Elżbieta Lisiecka (Anna Sarna) is a divorced first wife of Andrzej Lisiecki. She came to Grabina to stop Andrzej's wedding with Marzena Laskowska, saying that they're not divorced. Status: non-present since 2017. Marital status: divorced from Andrzej Lisiecki.

Marzena Lisiecka, born Laskowska (Olga Szomańska) is a second wife of Andrzej Lisiecki. She worked at Siedlisko with Urszula Lisiecka. Marzena gave birth to her daughter Kalina on 17 March 2020.

 Kalina Lisiecka is a first child of Andrzej Lisiecki and his wife, Marzena Lisiecka. She was born on 17 March 2020, in Warsaw.

Bartosz Lisiecki (Arkadiusz Smoleński) is a younger brother of Andrzej Lisiecki. He is married to Dorota Kawecka since 2024 and was previously married to Jolanta Lisiecka and Urszula Mostowiak (2019-2023).

Dorota Lisiecka, born Kawecka (Dorota Rejzer) is a third wife of Bartosz Lisiecki. They married on 26 November 2024. She was previously married to Tomasz Kawecki.

Aniela (Elżbieta Kijowska) is a grandmother of Marzena Lisiecka and Beata. She made a testament and decreased her furtune to her only great-grandchild, Kalina Lisiecka.

Beata (Izabela Warykiewicz) is a half-sister of Marzena Lisiecka. She came to Grabina in 2021 after her sister's death and wanted to take care of her niece Kalina to take a decrease from her great-grandmother Aniela.

=== Łagoda family ===

Feliks Łagoda (never seen on screen) was a senior of Łagoda family. He was born in 1896 and died on 28 June 1960. He was married to Zofia Łagoda.

Listed entries —
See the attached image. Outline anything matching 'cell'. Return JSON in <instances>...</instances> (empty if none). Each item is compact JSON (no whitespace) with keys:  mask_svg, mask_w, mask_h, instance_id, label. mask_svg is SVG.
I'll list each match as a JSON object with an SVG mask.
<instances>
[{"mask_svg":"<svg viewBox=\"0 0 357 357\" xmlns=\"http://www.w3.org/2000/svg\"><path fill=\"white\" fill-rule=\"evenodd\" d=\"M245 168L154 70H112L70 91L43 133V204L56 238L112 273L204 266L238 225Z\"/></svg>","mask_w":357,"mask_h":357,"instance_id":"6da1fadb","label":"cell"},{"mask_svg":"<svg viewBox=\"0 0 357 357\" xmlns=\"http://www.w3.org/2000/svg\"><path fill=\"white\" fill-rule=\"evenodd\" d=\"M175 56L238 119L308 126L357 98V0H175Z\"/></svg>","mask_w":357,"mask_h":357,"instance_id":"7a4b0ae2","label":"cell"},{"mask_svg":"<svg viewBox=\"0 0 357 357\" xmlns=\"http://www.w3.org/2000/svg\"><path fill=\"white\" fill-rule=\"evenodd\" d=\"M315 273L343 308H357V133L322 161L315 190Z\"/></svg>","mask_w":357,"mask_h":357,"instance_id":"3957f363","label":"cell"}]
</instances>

What the exercise asks —
Go on with the character list about the Lisiecki and Łagoda families from where it stops. The items are separate material with no connection to the character list.

Written answer —
 Zenon Łagoda (Emil Karewicz) was a first child of Feliks Łagoda and his wife, Zofia Łagoda. He was born on 14 June 1936. In 1960, he was engaged to marry Barbara Wrzodak but decided to move to United States. Unaware that Barbara was expecting his child, he broke the engagement off and emigrated. His daughter Maria was born in December 1960, but was raised as a daughter of Lucjan Mostowiak. In United States, Zenon married a woman with whom he had a son, Michał Łagoda. In 2000 Zenon came back to Poland and owned a processing plant in Lipnica. In 2001 Barbara's daughter-in-law, Hanna Walisiak, spread the information that Zenon, not Lucjan, was Maria Zduńska's biological father. In June his biological daughter gave birth to a daughter Maria who died hours after birth. Zenon wanted to come back to United States but he suffered from a sudden heart attack and died on 17 November 2001. He was buried in Lipnica.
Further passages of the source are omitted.